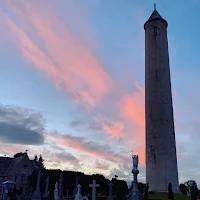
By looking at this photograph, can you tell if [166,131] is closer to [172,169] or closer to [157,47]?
[172,169]

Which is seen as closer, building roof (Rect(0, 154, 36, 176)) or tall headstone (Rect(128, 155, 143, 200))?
tall headstone (Rect(128, 155, 143, 200))

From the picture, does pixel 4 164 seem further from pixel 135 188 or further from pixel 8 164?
pixel 135 188

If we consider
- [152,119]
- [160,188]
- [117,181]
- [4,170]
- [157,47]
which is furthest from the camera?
[4,170]

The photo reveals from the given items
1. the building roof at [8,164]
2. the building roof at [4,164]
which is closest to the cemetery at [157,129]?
the building roof at [8,164]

⁂

What this task involves: Output every line of the records above as a JSON list of strings, one string per line, skipping blank lines and leaving out the pictures.

Result:
[
  "By looking at this photograph, can you tell if [166,131] is closer to [172,169] or closer to [157,47]?",
  "[172,169]",
  "Which is seen as closer, building roof (Rect(0, 154, 36, 176)) or tall headstone (Rect(128, 155, 143, 200))?",
  "tall headstone (Rect(128, 155, 143, 200))",
  "From the picture, does pixel 4 164 seem further from pixel 135 188 or further from pixel 8 164?",
  "pixel 135 188",
  "If we consider",
  "- [152,119]",
  "- [160,188]",
  "- [117,181]",
  "- [4,170]",
  "- [157,47]",
  "which is furthest from the camera?",
  "[4,170]",
  "The photo reveals from the given items",
  "1. the building roof at [8,164]",
  "2. the building roof at [4,164]",
  "which is closest to the cemetery at [157,129]?",
  "the building roof at [8,164]"
]